A unified computational model for revealing and predicting subtle subtypes of cancers
1 MOH Key Laboratory of Systems Biology of Pathogens, Institute of Pathogen Biology, Chinese Academy of Medical Sciences and Peking Union Medical College, Beijing 100730, China
2 Academy of Mathematics and Systems Science, Chinese Academy of Sciences, Beijing 100190, China
3 National Center for Mathematics and Interdisciplinary Sciences, Chinese Academy of Sciences, Beijing 100190, China
4 Beijing Institute of Genomics, Chinese Academy of Sciences, 7 Beitucheng West Road, Beijing 100029, China
Citation and License
BMC Bioinformatics 2012, 13:70 doi:10.1186/1471-2105-13-70Published: 1 May 2012
Gene expression profiling technologies have gradually become a community standard tool for clinical applications. For example, gene expression data has been analyzed to reveal novel disease subtypes (class discovery) and assign particular samples to well-defined classes (class prediction). In the past decade, many effective methods have been proposed for individual applications. However, there is still a pressing need for a unified framework that can reveal the complicated relationships between samples.
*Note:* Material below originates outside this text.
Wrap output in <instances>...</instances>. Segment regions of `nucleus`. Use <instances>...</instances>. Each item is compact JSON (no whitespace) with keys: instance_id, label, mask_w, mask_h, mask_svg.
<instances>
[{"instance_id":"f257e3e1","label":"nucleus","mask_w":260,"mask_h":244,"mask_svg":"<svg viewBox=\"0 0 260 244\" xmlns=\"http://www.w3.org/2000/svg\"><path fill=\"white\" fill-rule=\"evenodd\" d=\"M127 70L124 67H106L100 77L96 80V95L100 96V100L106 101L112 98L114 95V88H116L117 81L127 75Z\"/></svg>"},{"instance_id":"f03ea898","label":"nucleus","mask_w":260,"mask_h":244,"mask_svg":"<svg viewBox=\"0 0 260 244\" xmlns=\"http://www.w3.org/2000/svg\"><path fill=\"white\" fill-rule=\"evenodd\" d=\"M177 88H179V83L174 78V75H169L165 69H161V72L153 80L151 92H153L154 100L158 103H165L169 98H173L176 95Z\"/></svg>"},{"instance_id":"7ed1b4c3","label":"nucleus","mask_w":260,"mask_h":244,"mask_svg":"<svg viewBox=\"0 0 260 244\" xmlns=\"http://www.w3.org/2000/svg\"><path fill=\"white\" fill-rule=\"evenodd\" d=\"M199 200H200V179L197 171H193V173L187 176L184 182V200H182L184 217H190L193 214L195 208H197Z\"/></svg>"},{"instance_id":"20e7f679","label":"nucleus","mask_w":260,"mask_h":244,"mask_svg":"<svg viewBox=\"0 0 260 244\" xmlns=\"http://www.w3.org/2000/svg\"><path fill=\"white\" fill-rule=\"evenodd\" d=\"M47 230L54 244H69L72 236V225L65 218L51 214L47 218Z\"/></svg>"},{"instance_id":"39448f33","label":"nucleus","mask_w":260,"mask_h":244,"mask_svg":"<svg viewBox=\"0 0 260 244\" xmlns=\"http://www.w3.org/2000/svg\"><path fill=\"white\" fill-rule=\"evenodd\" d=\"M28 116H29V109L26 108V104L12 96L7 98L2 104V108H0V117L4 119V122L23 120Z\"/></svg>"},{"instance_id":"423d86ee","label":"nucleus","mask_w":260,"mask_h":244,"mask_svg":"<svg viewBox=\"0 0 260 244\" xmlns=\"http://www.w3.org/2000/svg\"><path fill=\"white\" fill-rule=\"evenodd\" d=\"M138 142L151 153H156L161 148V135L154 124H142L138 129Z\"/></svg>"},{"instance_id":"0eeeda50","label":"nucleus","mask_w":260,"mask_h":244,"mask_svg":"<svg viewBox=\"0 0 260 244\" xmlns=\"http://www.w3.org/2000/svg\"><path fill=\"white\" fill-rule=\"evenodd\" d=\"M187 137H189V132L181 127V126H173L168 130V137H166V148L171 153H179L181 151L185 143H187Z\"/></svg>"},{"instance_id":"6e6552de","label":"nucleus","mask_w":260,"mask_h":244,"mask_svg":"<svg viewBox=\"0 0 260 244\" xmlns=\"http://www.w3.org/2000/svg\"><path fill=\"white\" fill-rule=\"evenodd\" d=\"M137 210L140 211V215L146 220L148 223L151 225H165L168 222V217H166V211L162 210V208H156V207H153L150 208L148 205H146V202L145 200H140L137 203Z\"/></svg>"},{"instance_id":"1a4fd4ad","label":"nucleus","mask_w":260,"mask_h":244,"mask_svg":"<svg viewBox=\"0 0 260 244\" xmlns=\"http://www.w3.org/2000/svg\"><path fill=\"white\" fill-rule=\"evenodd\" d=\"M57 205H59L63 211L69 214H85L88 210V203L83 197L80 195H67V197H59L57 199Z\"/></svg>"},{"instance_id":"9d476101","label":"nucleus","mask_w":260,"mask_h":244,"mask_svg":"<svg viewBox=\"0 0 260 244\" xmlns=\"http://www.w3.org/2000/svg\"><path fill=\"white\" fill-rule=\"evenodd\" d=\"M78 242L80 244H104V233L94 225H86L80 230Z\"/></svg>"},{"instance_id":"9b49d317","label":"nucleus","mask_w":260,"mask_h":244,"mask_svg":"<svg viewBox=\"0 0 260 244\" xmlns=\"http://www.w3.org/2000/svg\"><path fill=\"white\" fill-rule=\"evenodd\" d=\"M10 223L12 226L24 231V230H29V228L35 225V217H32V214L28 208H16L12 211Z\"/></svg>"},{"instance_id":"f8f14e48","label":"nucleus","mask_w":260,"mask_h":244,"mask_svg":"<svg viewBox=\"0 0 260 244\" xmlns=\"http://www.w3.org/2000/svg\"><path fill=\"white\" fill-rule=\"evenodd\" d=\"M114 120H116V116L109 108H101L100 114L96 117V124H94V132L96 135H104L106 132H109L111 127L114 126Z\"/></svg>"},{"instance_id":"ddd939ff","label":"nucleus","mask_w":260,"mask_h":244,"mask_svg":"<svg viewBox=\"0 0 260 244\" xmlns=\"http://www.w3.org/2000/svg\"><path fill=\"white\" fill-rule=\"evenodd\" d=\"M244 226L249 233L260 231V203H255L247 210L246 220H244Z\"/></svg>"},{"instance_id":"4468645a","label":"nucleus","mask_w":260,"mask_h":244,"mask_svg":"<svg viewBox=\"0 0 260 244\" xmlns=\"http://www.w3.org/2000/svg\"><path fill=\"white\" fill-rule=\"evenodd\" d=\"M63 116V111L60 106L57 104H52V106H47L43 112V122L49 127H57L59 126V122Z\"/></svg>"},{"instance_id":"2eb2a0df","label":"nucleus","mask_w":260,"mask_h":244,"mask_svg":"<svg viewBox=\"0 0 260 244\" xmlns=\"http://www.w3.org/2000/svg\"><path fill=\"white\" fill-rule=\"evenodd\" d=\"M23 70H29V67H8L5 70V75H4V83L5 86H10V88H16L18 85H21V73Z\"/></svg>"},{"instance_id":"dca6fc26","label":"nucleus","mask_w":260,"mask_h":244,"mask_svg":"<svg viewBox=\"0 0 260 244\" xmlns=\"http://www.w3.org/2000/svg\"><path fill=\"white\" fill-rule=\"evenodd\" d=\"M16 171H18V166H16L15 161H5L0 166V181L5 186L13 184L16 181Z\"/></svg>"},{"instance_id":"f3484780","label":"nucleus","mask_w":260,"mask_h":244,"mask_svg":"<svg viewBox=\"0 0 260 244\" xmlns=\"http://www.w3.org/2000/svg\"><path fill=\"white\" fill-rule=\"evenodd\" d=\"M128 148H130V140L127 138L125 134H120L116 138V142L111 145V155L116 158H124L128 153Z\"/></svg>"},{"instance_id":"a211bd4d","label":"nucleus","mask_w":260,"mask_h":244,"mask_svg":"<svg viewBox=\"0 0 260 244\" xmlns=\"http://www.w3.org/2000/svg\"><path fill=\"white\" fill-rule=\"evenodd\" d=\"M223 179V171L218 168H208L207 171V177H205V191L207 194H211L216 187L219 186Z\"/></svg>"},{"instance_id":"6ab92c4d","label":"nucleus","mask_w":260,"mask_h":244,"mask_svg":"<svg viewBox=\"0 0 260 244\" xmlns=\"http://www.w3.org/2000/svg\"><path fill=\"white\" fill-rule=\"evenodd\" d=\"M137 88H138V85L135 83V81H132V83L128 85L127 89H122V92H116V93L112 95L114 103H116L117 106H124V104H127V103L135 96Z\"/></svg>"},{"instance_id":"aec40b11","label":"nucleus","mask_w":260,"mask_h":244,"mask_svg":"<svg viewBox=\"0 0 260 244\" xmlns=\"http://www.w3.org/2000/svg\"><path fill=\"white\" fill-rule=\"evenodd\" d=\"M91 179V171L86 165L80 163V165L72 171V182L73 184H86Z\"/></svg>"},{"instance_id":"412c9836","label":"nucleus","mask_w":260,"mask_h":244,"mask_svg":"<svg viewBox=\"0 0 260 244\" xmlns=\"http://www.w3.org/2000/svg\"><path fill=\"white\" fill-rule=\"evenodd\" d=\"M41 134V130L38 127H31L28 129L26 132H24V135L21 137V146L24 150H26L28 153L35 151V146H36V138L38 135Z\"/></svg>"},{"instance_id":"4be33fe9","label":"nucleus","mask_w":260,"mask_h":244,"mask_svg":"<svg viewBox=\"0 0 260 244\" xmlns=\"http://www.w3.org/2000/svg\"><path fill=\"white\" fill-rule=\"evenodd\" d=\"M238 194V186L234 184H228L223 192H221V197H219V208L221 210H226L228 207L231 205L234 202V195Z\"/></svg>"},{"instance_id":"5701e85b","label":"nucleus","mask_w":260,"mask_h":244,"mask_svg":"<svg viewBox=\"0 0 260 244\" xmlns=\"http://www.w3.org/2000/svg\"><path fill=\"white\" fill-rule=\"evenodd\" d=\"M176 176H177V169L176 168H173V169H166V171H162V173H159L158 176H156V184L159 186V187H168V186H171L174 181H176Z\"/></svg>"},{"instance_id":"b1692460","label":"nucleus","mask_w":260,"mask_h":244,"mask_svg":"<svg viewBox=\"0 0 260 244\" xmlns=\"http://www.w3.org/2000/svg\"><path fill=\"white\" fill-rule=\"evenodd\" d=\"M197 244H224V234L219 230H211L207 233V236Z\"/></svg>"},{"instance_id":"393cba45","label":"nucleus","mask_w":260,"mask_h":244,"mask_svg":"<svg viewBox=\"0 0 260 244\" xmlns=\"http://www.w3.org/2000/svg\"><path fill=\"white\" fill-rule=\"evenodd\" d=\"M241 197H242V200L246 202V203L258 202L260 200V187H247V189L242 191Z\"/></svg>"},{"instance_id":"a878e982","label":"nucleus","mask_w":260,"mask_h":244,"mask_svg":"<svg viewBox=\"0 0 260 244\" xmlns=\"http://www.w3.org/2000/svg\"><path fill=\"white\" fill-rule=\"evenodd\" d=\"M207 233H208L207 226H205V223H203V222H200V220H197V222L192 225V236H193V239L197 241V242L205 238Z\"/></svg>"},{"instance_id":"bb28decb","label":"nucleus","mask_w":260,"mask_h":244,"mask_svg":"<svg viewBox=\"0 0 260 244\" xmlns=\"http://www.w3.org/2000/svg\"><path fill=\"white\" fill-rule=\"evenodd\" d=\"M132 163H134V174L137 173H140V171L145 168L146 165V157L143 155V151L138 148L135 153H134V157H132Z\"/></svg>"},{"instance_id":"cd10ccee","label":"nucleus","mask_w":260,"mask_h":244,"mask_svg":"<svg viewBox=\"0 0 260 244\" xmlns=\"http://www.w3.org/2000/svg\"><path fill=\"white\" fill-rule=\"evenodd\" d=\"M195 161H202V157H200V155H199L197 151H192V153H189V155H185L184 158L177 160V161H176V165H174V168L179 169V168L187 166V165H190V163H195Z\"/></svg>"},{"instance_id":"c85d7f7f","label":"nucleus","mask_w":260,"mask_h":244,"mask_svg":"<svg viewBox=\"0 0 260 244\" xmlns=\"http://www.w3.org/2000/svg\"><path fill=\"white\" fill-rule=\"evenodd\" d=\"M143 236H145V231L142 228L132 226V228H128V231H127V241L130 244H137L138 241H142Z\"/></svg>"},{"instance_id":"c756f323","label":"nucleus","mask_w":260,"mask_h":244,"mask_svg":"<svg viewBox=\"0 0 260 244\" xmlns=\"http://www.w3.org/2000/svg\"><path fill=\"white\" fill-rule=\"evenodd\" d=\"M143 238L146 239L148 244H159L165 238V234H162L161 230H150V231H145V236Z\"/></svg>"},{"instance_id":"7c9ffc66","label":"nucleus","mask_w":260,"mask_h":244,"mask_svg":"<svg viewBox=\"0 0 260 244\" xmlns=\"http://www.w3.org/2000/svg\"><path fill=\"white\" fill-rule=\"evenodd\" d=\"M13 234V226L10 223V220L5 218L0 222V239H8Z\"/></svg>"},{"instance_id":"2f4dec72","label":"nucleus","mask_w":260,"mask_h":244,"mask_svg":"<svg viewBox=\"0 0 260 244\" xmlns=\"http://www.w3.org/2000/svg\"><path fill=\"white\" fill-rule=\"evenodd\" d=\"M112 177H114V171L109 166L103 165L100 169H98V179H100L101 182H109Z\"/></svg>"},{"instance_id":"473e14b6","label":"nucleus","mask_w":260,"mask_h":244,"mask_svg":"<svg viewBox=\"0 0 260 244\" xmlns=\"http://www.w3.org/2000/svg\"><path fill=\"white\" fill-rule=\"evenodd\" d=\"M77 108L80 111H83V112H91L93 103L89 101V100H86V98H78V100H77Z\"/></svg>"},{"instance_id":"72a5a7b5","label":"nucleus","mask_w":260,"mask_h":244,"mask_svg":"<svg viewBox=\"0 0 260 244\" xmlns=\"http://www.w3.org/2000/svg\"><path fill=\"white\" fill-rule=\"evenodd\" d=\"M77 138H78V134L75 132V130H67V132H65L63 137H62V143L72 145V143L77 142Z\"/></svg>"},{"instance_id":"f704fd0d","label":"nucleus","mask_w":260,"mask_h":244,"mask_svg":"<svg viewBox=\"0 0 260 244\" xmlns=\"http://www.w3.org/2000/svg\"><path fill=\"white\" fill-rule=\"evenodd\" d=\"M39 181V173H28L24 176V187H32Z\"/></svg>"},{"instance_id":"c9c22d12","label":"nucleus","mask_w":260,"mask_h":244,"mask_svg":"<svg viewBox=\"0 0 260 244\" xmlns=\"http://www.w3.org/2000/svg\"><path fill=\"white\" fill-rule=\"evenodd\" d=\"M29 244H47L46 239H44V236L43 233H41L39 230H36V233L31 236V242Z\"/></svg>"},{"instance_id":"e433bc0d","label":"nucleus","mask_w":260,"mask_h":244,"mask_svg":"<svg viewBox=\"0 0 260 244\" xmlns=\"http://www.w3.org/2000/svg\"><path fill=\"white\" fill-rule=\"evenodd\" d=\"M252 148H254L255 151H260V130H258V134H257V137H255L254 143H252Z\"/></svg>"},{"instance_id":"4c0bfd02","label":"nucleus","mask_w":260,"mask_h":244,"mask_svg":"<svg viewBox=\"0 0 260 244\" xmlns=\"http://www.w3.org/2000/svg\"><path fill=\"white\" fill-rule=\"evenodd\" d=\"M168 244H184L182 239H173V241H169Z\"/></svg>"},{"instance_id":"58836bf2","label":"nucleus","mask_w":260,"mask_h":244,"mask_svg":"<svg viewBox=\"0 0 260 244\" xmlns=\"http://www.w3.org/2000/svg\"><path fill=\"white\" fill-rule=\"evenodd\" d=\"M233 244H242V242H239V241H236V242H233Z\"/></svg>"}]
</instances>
We propose a novel convex optimization model to perform class discovery and class prediction in a unified framework. An efficient algorithm is designed and software named OTCC (Optimization Tool for Clustering and Classification) is developed. Comparison in a simulated dataset shows that our method outperforms the existing methods. We then applied OTCC to acute leukemia and breast cancer datasets. The results demonstrate that our method not only can reveal the subtle structures underlying those cancer gene expression data but also can accurately predict the class labels of unknown cancer samples. Therefore, our method holds the promise to identify novel cancer subtypes and improve diagnosis.
We propose a unified computational framework for class discovery and class prediction to facilitate the discovery and prediction of subtle subtypes of cancers. Our method can be generally applied to multiple types of measurements, e.g., gene expression profiling, proteomic measuring, and recent next-generation sequencing, since it only requires the similarities among samples as input.